No i dowiedzieliśmy sie czegoś o naszym azjatyckim małżeństwie. Że Sun okazał sie jakimś yakuzą, tego się nie spodziewałem. Swoją drogą, że człowiek często parający się przemocą tak nieudolnie zaatakował tamtego ojczulka ... ech :roll: . Fakt, tamten nie zdołał ruszyć ni palcem by sie bronić, ale w tym ataku było za dużo emocji, za mało profesjonalizmu. Pisząc to nie obejrzałem jeszcze drugiego odcinka do końca, skończyłem na tym jak Jin przemówiła po angielsku, jednak tak to dla mnie wygląda. No i przyznaję że ona mnie zaskoczyła. W ogóle historia jak z książki, biedny kelnewr zakochuje sie w córce bogacza, zaczyna u niego pracować by być jej godnym (choć jej wytarczy on sam) i zaczyna powoli tracić to za co go pokochała. Zapomina, że przecież gdy go pokochała nie miał pieniędzy, za to okazywał jej miłość. Typowy błąd, rzekłbym. Nawet w pewnym momencie pomyślałem, że to jakiś łowca posagów. Cóż, muszę obejrzeć odcinek do końca, by ostatecznie wyrobić sobie zdanie.
"Please, God, make everyone die. Amen."
Wieczorny pacierz Scratch'a ("PvP")

User avatar
Olka
Redaktor
Posts: 1365
Joined: Tue Jul 08, 2003 1:14 pm
Contact:

Post by Olka » Fri Nov 18, 2005 12:28 am

Yakuza to organizacja japońska, nie koreańska ;) Przyznaję, konflikt Jacka z ojcem to pomysł wałkowany już nie raz, ale mnie bardziej zainteresowała jego walka z demonami... chociaż z drugiej strony dość szybko je pokonał. Może kolejne już ustawiają się w kolejce :cheesy: I podoba mi się fakt, że bardziej zależy mu na "założeniu nowej kolonii" niż bieganiu za Kate.

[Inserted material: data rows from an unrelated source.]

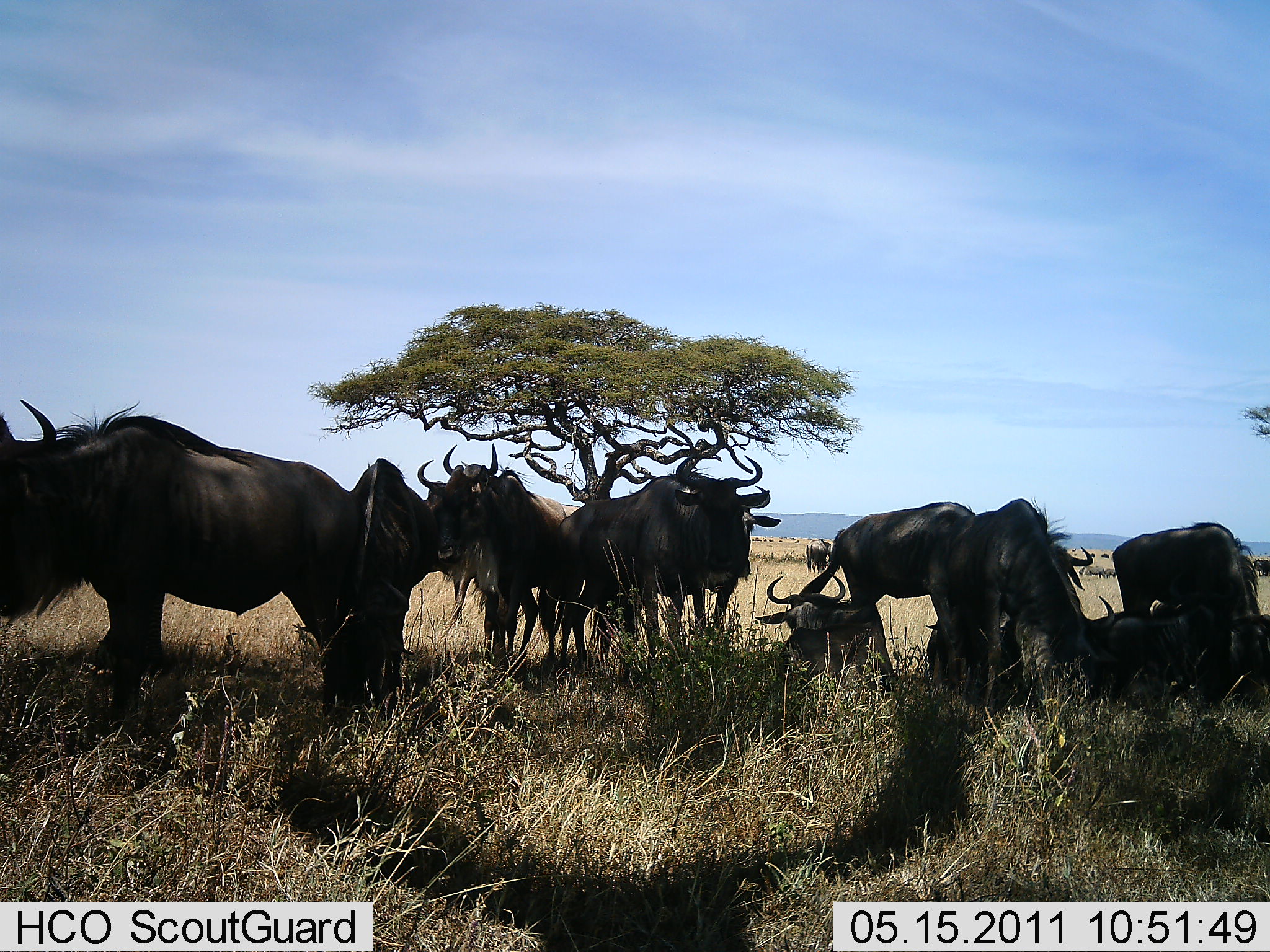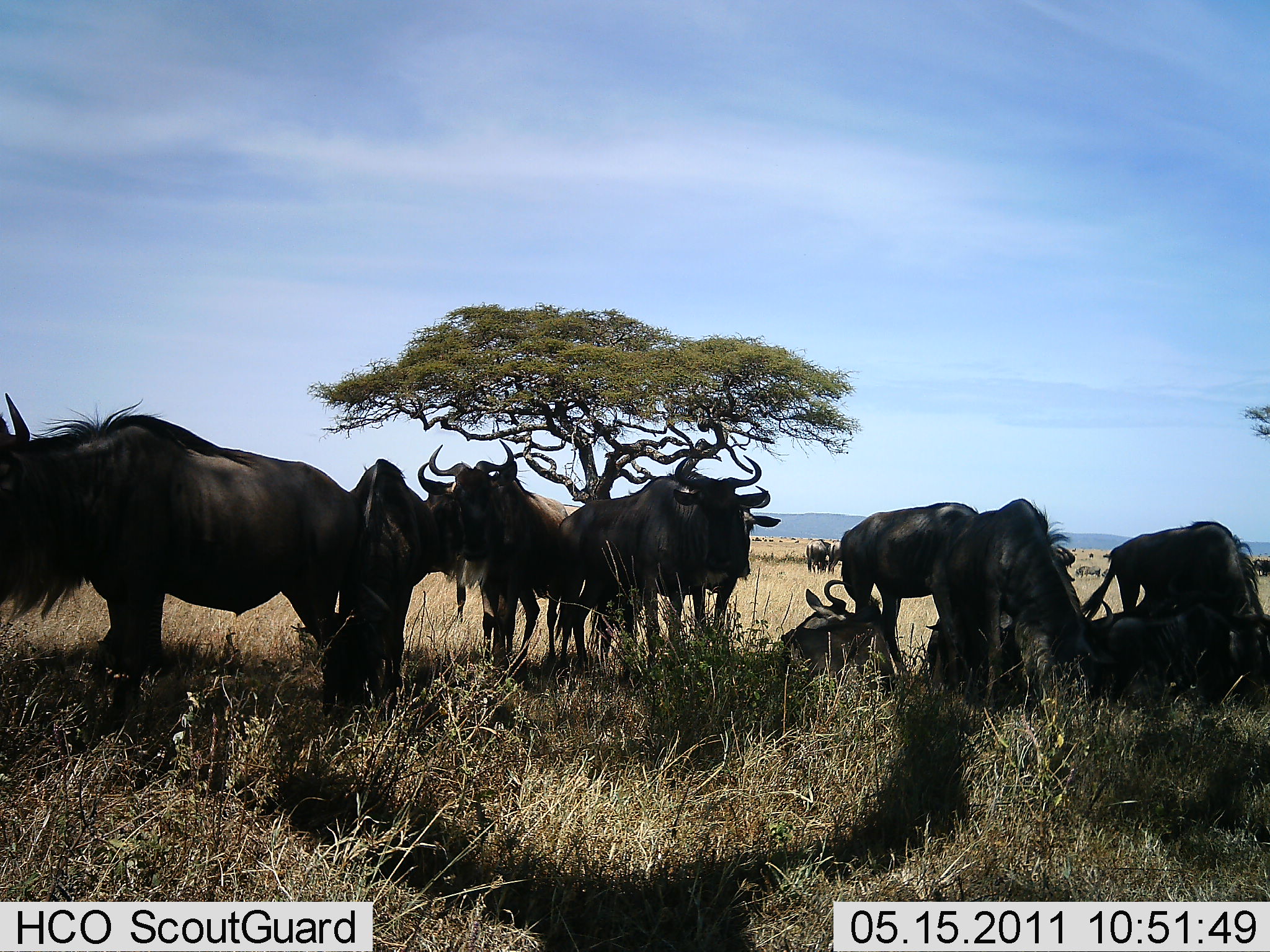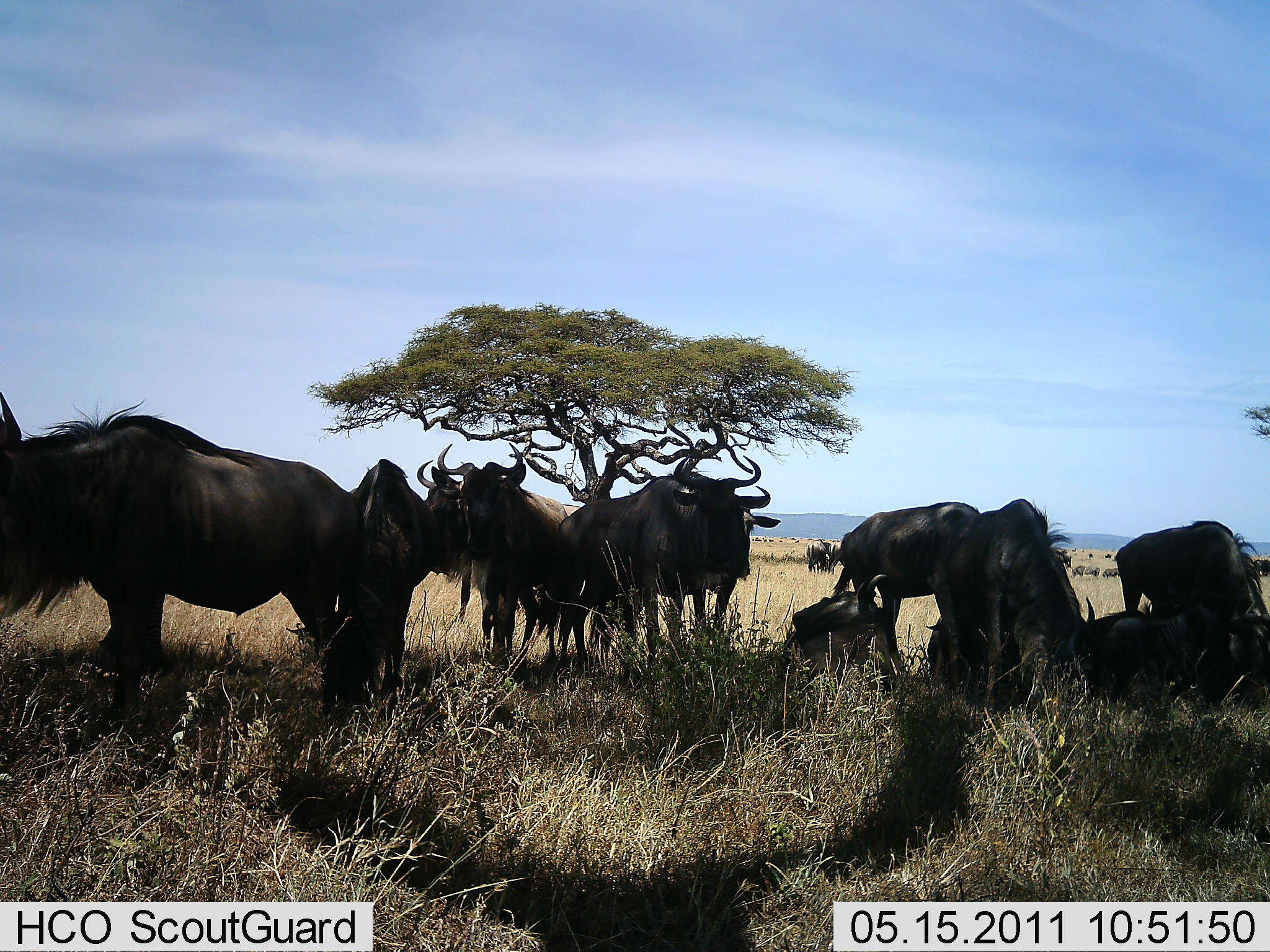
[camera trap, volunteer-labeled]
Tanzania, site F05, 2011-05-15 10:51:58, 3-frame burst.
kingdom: Animalia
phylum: Chordata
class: Mammalia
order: Artiodactyla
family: Bovidae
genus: Connochaetes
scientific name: Connochaetes taurinus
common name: blue wildebeest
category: wildebeest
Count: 11-50.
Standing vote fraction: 82%.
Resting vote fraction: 91%.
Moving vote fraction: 0%.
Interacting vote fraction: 9%.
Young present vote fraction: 9%.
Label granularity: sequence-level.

Zawsze denerwowało mnie, że w serialach i filmach bohaterowie płci męskiej kierowali się albo chęcią zdobycia kobiety, utrzymania z nią związku, zaimponowania jej itd. Jakby cholera innego celu w życiu nie mieli ;)

User avatar
Graalion
Mroczny bóg
Posts: 2018
Joined: Sat Jul 12, 2003 8:10 pm
Location: Toruń, gdzie 3 małe kocięta tańczą na kurhanach swych wrogów
Contact:

Post by Graalion » Fri Nov 18, 2005 12:38 am

Wiem, wiem, Japończycy mają yakuzę, Chińczycy triady, ale nie mam pojęcia co mają Koreańczycy.

BTW, ciekawy zwrot odnośnie tajemnicy wyspy. Już nie dinozaury, nie jakieś realne podłoże, ale zasugerowane zostało źródło mistyczne. Więc ozdrowienie Locke'a nie miałoby źródła we wstrząsie wypadku, ale w samej wyspie. A jakze rozkoszne towarzystwo stanowi tu ojczulek Jacka, który wylazł z trumny i pojawia się to tu, to tam.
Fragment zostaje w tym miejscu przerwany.